Variety of programs, businesses
The center hosts several events during the year (including Juneteenth and Rhythm on the River), and its programs include:
- Camp Excel Leadership Academy
- Business incubator and business center
- Nonprofit cowork space
- Community meeting room
- United Way’s Born Learning Academy
- Cops ‘N’ Kids
- TMBC library
- Wealth management education series
The center has about 15 organizations that rent space, and they have included:
- Azubuike Arts
- LOVE Girls magazine
- G. Patton’s Art Studio
- Royal Drama Dance Academy
- I AM Productions
- Lives of Legacy
- Blessing Box
- Vine Ministries
- Youth Advocate Program
- Kinna’s House of Love
- Pena’s Boxing
- Melissa Wells Photography
“If they can for just a few hours, walk into a building and see people that look like them, ran by someone who looks like them, with businesses and nonprofits ran by people that look like them – we’re giving them hope,” Singleton said of local Black kids.

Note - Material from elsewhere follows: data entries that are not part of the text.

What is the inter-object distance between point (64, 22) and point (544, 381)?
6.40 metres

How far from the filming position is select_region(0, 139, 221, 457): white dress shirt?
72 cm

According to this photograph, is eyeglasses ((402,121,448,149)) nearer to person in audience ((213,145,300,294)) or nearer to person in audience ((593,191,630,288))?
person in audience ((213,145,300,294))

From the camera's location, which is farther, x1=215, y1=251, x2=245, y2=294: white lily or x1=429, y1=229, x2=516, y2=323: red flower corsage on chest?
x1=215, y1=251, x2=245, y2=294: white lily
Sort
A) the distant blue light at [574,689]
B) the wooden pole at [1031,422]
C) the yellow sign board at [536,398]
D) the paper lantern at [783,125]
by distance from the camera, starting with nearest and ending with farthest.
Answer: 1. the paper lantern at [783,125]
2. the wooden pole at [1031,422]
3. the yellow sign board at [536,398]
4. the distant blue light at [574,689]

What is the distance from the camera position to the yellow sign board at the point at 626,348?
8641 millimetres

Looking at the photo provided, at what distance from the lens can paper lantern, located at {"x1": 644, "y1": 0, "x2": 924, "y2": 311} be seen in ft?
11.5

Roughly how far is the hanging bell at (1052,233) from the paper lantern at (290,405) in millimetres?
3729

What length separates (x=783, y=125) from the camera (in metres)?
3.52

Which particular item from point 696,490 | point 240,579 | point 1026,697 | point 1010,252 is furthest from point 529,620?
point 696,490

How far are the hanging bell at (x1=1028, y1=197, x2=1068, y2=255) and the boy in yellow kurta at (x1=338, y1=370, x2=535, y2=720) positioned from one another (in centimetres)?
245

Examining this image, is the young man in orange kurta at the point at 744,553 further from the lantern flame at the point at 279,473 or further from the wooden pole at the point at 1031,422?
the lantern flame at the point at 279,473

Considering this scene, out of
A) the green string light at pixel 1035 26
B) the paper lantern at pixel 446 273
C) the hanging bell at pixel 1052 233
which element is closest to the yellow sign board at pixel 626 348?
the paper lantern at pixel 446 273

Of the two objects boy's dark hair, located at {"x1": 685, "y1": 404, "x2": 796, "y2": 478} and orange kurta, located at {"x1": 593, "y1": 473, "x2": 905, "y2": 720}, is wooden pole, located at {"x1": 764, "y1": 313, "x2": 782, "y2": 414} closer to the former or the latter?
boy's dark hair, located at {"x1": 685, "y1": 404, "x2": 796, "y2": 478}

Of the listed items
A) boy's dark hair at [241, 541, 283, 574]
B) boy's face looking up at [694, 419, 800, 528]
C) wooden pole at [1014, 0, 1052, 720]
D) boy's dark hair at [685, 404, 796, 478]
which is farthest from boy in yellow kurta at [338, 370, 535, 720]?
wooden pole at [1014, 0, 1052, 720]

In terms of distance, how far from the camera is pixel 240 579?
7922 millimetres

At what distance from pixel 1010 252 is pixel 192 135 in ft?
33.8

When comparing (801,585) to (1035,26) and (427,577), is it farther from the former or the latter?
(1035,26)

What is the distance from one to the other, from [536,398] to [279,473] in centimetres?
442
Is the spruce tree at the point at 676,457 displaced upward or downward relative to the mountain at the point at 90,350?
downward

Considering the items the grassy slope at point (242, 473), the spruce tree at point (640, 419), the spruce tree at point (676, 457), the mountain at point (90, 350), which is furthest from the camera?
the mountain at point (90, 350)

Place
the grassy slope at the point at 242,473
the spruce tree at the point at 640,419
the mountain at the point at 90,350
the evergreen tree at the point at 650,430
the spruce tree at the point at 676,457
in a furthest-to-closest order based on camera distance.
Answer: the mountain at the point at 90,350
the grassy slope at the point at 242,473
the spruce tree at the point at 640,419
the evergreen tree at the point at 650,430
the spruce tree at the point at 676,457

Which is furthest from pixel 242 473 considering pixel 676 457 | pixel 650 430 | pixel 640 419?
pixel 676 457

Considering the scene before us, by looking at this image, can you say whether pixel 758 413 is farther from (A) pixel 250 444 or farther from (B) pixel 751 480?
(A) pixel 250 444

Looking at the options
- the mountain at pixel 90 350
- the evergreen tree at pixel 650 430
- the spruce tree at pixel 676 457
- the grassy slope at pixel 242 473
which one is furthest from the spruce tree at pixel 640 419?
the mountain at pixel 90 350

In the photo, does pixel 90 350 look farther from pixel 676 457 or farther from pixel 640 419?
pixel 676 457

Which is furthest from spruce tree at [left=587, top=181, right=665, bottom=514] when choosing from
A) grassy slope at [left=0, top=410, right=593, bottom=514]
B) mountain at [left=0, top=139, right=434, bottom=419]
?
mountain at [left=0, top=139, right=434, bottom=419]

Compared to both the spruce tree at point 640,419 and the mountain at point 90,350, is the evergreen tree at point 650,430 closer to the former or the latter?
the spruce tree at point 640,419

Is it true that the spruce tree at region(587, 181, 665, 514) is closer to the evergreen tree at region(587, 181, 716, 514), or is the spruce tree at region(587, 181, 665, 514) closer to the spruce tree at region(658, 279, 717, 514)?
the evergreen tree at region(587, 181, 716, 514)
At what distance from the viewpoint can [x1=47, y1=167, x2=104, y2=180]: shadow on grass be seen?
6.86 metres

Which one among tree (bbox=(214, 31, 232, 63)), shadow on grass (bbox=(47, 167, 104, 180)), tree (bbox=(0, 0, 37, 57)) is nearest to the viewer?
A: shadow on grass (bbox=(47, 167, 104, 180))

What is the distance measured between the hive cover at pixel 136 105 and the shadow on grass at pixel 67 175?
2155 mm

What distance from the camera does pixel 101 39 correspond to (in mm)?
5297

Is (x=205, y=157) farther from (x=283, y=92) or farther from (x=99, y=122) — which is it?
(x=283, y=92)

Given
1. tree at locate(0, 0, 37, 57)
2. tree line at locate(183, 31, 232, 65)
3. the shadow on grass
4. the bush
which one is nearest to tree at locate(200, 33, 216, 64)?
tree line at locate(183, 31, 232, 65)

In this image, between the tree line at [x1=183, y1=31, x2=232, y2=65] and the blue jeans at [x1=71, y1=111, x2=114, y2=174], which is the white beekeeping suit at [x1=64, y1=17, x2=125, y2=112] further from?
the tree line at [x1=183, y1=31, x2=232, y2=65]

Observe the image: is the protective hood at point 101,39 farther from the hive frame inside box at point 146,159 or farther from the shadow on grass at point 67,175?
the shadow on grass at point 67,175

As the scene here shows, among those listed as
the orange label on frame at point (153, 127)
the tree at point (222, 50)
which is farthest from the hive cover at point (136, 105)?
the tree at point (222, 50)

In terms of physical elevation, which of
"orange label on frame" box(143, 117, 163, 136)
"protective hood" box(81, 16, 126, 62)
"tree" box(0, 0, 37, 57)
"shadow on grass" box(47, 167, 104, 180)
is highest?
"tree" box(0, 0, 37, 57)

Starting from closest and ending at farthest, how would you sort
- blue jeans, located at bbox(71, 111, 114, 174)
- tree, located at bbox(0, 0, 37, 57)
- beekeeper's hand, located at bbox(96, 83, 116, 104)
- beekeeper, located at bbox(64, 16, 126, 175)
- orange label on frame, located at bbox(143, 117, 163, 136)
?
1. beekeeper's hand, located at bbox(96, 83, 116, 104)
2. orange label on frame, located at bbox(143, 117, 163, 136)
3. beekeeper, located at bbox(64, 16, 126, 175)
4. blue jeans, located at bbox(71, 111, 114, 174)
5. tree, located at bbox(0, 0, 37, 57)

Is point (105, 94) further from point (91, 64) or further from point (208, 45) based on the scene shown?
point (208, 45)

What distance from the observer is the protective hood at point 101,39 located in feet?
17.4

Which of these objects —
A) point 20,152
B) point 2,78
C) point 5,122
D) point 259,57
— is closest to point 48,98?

”Our mission is very simple – our mission is to empower and educate our youth, families and community through opportunity,” she said. “We are trying to address that gap, close that gap, and get everyone to start from the same starting line.
“And when that happens? You think about what a Black child, a Black person has to go through to start on the same starting line? They got grit, they have conflict resolution, figure-it-out skills,” Singleton concluded. “That’s all we’re trying to do at The Lincoln Center.”
Assistant director Avery Pearl said the center is the rare place you can go in the QC to embrace its rich Black culture and address the Black disparity in the QC.
He wanted to do something about the fact that 74% of youth in the Scott County Detention Center are African-American.
“We knew the problem, but we couldn’t address it specifically because it would make some people uncomfortable,” he said, noting he approached Singleton about it and she recommended he take the new job.
“It really was a match made in heaven,” Pearl said. “She was looking for an assistant director; I was looking to fulfill my purpose. We were able to do both.”
Among TMBC’s many programs is a free library, where people can borrow books, read in the library, and attend events there.
One group that used the building this summer was Camp Excel, and the center provided office support and space, Pearl said. The center has many partnerships and is looking for more, he said.
‘Best-kept secret’
Future priorities include building renovations, such as for the auditorium and restrooms; improving community awareness of free community services, and adding an elevator, Pearl said.
“This is our home and it’s a home of hope,” he said last week. “It was once an elementary school. We believe our community needs and deserves a state-of-the-art facility. We know it takes time; it takes resources; it takes collective action. But we’re dedicated to bringing it to our community.”
The center also wants to expand staff, Pearl said, to ensure sustainability long-term. “We also want to expand awareness of our center. We have a little joke we say to each other – that this is the best-kept secret in the Quad Cities.
“Well, today marks the day when it is no longer a secret,” he said. “We’re ready to bring the great work, the great people, the great community we’ve built, to the world, and show them that we’re ready for the future. And that means people understanding what programs we have, what we do here, but also getting feedback and becoming part of the work.”
This year, the center is starting an after-school program for area students and families, Pearl said. “Ensuring that they have a safe place they can call home, that one day they can send their children to,” he said. “We at TMBC know that together, we can address and resolve the disparities in our community, but it’s gonna require collective action.
“What we do is, we serve and maintain a bridge between the Black community and the non-Black community,” Pearl added. “I ask all of you to help us, together, strengthen that bridge and ensure that it’s here for generations.”